Indeed, the offending opinion's last paragraph reads: "However, we need not rule definitively whether the reliance on Shelton tainted the district court's exercise of discretion because we have recently been advised that Friedman has agreed to be deposed. Under these circumstances, the appeal has become moot."

Incidentally, isn't all dicta an advisory opinion? Does this mean that any opinion which contains dicta is a constitutional abomination?
6.15.2009 8:13pm
Mike& (mail):
A fairly scored point for Prof. Kerr Sen. Cornyn.

LOL. Yeah. It reads just like a blog post; and it's pretty clear who is behind this. So basically....

1. Give blogger to special counsel/fancy title.
2. Have blogger write posts on .gov website.
3. Have blogger feed posts to popular law blog from which blogger originated.
4. Get links. Score points!

Pretty smart strategy.
6.15.2009 8:18pm
fnook (mail):
Not good practice. A fairly scored point for Prof. Kerr Sen. Cornyn.

Fair enough, but what normal person actually cares about this? Orin should bail on this Cornyn gig and get back to teaching/blogging. An intellectually honest opposition is great and all, but Sotomayor deserves to be confirmed and he knows it.
6.15.2009 8:19pm
widget:
I have no intention of being critical, by the way. (It would be especially impolite to do so since the man is staying quiet and can't defend himself.) The QotD is a well-written critique of an opinion that actually does push pretty hard on an accepted norm of judicial practice. An "advisory opinion"? Well, I wouldn't go quite that far.

I'm mostly just amused to see legal work product of that caliber coming from a Senator's office.
6.15.2009 8:26pm
Armen (mail):
Hmmm. Question for Cornyn: So is Marbury a prohibited advisory opinion because Marshall went to great lengths to explain that it is the purview of the courts to tell what the law is, yet he ended up dismissing the case for want of jurisdiction?

If so, why cite Marbury repeatedly?
6.15.2009 8:27pm
krs:
Ruuffles, the last question was last Friday, so yes, it appears that Sen. Cornyn intends to ask a question every weekday.
6.15.2009 8:34pm
krs:
An intellectually honest opposition is great and all, but Sotomayor deserves to be confirmed and he knows it.

fnook, I'm not sure that I understand this. Why do you say she "deserves" to be confirmed?
6.15.2009 8:35pm
Cornellian (mail):
I think the real question is "did Sen. Cornyn know what an advisory opinion is before Kerr fed him this talking point?". I have my doubts.
6.15.2009 8:37pm
Acosmist (mail):
Hmmm. Question for Cornyn: So is Marbury a prohibited advisory opinion because Marshall went to great lengths to explain that it is the purview of the courts to tell what the law is, yet he ended up dismissing the case for want of jurisdiction?

If so, why cite Marbury repeatedly?


You need to reread Marbury.
6.15.2009 8:41pm
widget:
C'mon, guys. You know the difference between dicta and issuing an opinion in a moot case.

| WHAT YOU HAVE TO DO |
Update the part of the comment thread that opens with the words containing "LOL. Yeah. It" and closes with "on .gov website.", putting "senior staffer" in place of "special counsel". The entries that follow have no connection to the comment thread.

[Entries from a dataset]

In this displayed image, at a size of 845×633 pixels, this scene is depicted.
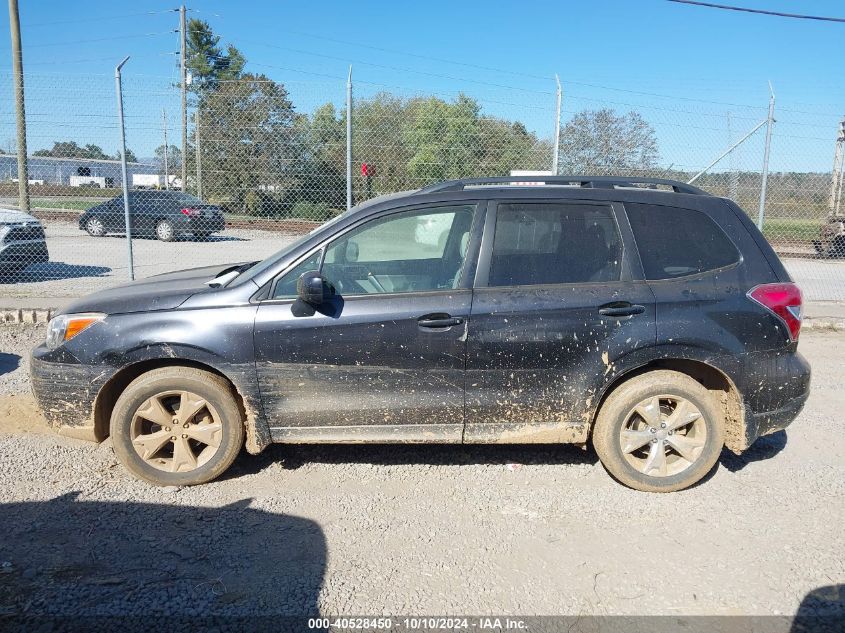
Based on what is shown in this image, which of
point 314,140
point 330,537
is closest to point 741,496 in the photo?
point 330,537

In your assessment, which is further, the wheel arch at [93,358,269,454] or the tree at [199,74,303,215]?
the tree at [199,74,303,215]

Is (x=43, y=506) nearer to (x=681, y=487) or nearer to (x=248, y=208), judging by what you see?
(x=681, y=487)

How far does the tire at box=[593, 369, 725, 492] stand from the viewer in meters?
3.99

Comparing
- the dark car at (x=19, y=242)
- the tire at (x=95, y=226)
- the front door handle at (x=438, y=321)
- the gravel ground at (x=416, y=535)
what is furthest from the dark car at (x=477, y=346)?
the tire at (x=95, y=226)

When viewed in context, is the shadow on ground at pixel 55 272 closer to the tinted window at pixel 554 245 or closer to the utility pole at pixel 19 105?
the utility pole at pixel 19 105

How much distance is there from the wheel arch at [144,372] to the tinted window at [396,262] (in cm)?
89

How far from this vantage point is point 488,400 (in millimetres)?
3957

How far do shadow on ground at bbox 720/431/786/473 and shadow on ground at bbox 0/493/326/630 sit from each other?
9.47 ft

| WRITTEN RESPONSE |
LOL. Yeah. It reads just like a blog post; and it's pretty clear who is behind this. So basically....

1. Give blogger to senior staffer/fancy title.
2. Have blogger write posts on .gov website.